Voyage à Meymac-près-Bordeaux, dans l’incroyable aventure des marchands de vin corréziens

Saviez-vous que l’histoire récente de Meymac en Corrèze est intimement liée à celle de Bordeaux ? Qu’on a même rajouté « près-Bordeaux » au nom de cette petite cité de Haute-Corrèze ? Derrière cette appellation, il y a une folle histoire d’hommes, de vin et de prospérité que l’on vous raconte en cette fin d’été. Récit.

Sur la place du bûcher à Meymac, le Château des Moines Larose envoie ses reflets rosés en cette fin de journée. Ses deux tourelles et leurs statues à l’intérieur semblent dominer la ville depuis la nuit des temps. Pourtant il y a à peine 150 ans, la bâtisse n’était pas là.

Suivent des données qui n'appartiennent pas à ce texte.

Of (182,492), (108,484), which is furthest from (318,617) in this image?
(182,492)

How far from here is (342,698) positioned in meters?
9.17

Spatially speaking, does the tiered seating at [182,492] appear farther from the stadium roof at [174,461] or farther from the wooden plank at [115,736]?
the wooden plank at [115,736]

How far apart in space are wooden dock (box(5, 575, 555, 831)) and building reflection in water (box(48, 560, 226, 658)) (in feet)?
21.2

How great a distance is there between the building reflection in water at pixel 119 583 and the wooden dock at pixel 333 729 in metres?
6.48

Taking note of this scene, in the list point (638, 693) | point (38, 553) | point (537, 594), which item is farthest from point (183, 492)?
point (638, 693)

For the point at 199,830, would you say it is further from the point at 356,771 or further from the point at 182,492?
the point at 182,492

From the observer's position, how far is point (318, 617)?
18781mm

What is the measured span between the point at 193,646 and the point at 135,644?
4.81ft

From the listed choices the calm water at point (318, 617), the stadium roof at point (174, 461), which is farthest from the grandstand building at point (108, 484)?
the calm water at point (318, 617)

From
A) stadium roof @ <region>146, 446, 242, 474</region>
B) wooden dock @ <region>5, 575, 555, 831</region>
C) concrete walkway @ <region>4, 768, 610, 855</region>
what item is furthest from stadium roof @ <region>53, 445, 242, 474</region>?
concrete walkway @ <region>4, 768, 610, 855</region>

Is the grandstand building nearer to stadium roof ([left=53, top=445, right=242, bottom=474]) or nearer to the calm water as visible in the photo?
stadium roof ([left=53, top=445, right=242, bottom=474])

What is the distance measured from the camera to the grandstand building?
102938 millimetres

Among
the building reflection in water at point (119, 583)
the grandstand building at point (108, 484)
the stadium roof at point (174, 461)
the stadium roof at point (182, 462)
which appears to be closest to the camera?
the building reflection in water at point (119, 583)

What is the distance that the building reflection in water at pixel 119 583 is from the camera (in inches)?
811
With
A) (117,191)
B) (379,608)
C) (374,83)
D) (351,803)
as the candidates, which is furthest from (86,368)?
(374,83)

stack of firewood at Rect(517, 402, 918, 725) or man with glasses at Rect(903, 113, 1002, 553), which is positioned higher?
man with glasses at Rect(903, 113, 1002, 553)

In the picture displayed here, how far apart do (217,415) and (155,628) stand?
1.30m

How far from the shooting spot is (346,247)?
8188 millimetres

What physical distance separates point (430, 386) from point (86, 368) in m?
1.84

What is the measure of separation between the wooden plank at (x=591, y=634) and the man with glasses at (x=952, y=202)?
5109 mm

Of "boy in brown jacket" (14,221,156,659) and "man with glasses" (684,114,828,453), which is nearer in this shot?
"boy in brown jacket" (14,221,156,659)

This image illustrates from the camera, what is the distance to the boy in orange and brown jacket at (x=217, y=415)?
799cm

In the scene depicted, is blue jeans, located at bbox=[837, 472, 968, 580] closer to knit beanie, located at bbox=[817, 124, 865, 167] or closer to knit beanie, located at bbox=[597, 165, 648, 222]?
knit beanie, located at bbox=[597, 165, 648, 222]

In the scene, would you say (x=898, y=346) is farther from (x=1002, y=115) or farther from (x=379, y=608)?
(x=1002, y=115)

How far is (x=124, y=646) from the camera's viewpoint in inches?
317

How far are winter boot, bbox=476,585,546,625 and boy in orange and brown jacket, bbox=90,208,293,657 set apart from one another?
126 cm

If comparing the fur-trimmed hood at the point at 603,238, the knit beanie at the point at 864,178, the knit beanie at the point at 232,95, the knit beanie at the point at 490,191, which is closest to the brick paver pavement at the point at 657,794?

Tout comme les innombrables maisons de marchands de fin qui ont fait la richesse de la petite ville porte du Plateau de Millevaches à la fin du XIXème siècle. Comment Meymac a-t-elle bâti sa renommée de vin de Bordeaux pourtant à 300 kilomètres d’ici ? On remonte le temps.

Le château des Moines Larose sur la place du bûcher à Meymac abrite aujourd’hui le tiers-lieu « AuBeauMillieu » © Brice Milbergue

1868. Les hivers sont rudes sur le Plateau de Millevaches. À cette époque, bon nombre de paysans quittent les terres peu nourricières de la Haute-Corrèze pour aller gagner leur vie ailleurs. Jean Gaye-Bordas, un Meymacois qui ne sait ni lire ni écrire est de ceux-là. Depuis quelques années, l’homme vend des objets – notamment des parapluies – à Bordeaux. En observant qu’un greffier de Pauillac expédie du vin jusqu’à Lille, l’idée lui vient de créer un nouveau métier : colporteur de vin.

S’il ne sait pas écrire, le paysan corrézien sait parler et avait même un certain « bagout ». Jean Gaye-Bordas part dans le nord de la France et en Belgique avec un carnet de notes en poche. Là-haut, celui qu’on appelle aussi « Barlet », pour « petit tonneau », commence un porte-à-porte qui fera sa richesse. Le malin dit être un vigneron qui écoule son stock. Sur un bout de papier, il fait écrire leurs noms aux clients, fait expédier les commandes et encaisse le prix de vente lors du voyage suivant, six mois plus tard. S’il ne fait pas déguster son vin, Jean-Gaye Bordas vante plutôt son appellation (inventée de toute pièce !) : Meymac-près-Bordeaux.

Pour les Belges ou les Lillois, Meymac semble à côté de Bordeaux, l’histoire tient la route. Meymac-près-Bordeaux, nombre de Corréziens voyant le commerce et le mensonge fonctionner vont s’en emparer. Marcel Parinaud, président de l’association Meymac-près-Bordeaux, connaît mieux que personne cette folle épopée. « J’avais un grand-père, un oncle puis de nombreux cousins qui ont été négociants en vin toute leur vie », explique l’auteur qui a notamment écrit Meymac-près-Bordeaux, de la bruyère à la vigne.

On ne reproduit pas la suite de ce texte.